Records to process:

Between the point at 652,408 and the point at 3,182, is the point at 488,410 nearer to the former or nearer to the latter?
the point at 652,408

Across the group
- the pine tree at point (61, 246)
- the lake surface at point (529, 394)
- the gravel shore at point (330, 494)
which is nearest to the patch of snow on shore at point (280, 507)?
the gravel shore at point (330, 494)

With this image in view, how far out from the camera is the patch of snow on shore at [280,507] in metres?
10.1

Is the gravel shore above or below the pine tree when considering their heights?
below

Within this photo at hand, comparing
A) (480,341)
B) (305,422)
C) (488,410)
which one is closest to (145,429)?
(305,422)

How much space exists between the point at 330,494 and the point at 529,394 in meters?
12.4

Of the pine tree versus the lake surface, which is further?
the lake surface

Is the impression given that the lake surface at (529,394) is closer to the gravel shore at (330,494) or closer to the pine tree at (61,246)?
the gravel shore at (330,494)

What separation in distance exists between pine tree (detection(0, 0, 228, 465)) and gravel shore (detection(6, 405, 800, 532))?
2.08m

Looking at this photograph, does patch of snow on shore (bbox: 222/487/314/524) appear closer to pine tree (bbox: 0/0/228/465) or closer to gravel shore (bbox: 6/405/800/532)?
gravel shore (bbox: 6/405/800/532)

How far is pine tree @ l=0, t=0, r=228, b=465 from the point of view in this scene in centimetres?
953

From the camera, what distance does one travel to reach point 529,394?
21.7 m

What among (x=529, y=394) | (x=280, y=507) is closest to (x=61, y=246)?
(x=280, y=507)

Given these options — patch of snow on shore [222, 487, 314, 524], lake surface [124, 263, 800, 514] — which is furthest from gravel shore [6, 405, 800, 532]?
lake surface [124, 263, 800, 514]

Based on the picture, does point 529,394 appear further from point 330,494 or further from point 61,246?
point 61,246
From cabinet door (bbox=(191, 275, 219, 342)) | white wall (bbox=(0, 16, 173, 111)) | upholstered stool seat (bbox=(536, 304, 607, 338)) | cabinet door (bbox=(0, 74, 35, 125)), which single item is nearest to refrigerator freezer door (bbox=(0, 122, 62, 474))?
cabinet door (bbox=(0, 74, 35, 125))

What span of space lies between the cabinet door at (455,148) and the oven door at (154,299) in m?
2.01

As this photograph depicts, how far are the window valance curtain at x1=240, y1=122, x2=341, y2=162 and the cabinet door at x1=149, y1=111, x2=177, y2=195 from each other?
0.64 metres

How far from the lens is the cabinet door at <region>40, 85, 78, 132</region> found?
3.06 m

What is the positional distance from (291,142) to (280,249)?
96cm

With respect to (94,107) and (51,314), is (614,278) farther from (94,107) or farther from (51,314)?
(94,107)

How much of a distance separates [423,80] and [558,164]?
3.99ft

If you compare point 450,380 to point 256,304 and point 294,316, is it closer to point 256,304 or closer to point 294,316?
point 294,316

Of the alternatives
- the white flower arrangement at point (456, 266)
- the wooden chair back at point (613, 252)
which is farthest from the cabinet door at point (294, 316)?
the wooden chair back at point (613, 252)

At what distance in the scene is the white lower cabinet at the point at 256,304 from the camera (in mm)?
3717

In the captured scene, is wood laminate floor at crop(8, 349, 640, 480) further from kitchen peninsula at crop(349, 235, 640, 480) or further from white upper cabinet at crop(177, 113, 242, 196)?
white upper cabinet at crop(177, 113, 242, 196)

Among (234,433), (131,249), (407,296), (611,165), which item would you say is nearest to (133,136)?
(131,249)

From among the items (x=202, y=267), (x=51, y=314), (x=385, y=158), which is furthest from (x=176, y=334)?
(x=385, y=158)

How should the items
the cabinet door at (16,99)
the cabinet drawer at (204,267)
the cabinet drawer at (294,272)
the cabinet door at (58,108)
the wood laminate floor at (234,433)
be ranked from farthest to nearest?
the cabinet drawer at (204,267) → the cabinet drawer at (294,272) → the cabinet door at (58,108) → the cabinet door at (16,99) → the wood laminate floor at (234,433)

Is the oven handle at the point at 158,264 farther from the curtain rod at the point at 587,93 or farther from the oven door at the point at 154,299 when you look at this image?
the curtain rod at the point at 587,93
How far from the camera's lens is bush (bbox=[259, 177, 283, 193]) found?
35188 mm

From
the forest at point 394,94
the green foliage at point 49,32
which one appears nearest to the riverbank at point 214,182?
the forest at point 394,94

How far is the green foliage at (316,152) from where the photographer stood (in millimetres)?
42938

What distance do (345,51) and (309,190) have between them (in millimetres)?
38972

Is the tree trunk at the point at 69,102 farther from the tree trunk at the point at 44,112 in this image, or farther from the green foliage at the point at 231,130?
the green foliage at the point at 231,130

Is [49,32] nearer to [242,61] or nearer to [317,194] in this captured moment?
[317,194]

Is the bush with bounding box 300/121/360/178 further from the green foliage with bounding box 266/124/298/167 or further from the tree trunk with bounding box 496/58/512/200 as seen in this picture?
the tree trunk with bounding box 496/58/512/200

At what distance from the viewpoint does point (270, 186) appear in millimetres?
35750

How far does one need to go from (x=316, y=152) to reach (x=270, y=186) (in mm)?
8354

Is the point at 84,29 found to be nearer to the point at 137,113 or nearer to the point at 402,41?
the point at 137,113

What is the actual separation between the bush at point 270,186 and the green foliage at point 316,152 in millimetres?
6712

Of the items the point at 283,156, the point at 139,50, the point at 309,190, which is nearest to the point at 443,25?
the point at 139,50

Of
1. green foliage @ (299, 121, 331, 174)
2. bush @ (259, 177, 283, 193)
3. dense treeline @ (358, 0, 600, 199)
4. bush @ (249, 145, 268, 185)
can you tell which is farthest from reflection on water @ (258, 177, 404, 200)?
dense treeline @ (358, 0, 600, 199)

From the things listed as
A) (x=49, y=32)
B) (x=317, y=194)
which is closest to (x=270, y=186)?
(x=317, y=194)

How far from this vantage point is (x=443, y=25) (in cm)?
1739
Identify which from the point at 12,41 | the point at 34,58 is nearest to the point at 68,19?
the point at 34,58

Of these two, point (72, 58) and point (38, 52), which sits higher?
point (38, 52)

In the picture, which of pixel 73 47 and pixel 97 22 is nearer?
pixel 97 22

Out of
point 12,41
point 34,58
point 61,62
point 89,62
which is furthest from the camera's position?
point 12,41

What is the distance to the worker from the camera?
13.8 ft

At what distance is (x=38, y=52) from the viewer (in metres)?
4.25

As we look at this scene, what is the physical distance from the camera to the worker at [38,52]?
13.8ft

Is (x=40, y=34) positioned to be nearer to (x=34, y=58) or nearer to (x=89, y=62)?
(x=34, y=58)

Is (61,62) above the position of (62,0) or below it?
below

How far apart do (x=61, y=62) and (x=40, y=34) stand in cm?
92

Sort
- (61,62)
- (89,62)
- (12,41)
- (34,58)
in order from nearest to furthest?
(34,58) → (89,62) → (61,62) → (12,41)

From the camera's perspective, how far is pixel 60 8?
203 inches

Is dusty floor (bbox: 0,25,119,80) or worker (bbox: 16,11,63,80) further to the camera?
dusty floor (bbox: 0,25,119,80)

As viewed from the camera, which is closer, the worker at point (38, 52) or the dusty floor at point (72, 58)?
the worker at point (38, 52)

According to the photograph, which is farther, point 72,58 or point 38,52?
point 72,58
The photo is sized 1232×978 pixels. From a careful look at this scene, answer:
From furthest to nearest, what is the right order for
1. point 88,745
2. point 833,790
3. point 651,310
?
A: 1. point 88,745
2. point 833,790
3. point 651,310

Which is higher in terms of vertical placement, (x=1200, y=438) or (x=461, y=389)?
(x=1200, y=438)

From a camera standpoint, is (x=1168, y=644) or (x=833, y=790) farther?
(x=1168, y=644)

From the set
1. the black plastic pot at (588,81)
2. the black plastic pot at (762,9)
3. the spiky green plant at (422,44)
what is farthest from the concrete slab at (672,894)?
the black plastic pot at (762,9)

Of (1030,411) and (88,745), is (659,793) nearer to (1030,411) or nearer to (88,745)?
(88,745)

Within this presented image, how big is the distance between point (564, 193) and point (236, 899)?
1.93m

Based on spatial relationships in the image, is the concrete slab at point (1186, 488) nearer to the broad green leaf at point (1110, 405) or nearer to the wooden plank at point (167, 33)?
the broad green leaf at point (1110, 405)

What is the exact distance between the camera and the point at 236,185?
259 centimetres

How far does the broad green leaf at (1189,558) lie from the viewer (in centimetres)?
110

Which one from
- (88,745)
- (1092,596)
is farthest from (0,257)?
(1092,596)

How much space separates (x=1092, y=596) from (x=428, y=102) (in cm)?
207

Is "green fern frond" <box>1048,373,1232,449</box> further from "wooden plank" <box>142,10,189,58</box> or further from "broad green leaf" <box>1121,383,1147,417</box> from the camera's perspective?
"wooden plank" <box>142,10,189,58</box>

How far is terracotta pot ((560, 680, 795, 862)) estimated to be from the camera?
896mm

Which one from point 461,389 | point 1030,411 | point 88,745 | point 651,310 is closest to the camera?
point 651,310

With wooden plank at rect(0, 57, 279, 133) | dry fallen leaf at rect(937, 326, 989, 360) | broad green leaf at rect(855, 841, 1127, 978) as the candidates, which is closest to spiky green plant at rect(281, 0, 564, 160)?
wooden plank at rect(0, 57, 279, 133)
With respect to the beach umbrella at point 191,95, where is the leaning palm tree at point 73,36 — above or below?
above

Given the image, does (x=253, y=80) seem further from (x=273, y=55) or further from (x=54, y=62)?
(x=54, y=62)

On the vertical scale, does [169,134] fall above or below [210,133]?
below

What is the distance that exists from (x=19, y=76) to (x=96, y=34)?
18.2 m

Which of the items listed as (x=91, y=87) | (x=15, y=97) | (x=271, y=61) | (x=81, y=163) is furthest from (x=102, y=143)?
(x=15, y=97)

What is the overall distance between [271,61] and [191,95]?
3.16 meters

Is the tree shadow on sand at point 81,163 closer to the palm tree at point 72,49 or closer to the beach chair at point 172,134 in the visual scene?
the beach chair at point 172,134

To be done:
Rewrite the material from the line containing "Among (234,433), (131,249), (407,296), (611,165), which" up to and including the line containing "the cabinet drawer at (204,267) →" as a JSON list of strings, one string per line, leaving out blank lines.

Exercise response:
[
  "Among (234,433), (131,249), (407,296), (611,165), which item would you say is nearest to (133,136)?",
  "(131,249)",
  "From among the items (x=202, y=267), (x=51, y=314), (x=385, y=158), which is furthest from (x=176, y=334)?",
  "(x=385, y=158)",
  "How should the items",
  "the cabinet door at (16,99)",
  "the cabinet drawer at (204,267)",
  "the cabinet drawer at (294,272)",
  "the cabinet door at (58,108)",
  "the wood laminate floor at (234,433)",
  "be ranked from farthest to nearest?",
  "the cabinet drawer at (204,267) → the cabinet drawer at (294,272) → the cabinet door at (58,108) → the cabinet door at (16,99) → the wood laminate floor at (234,433)"
]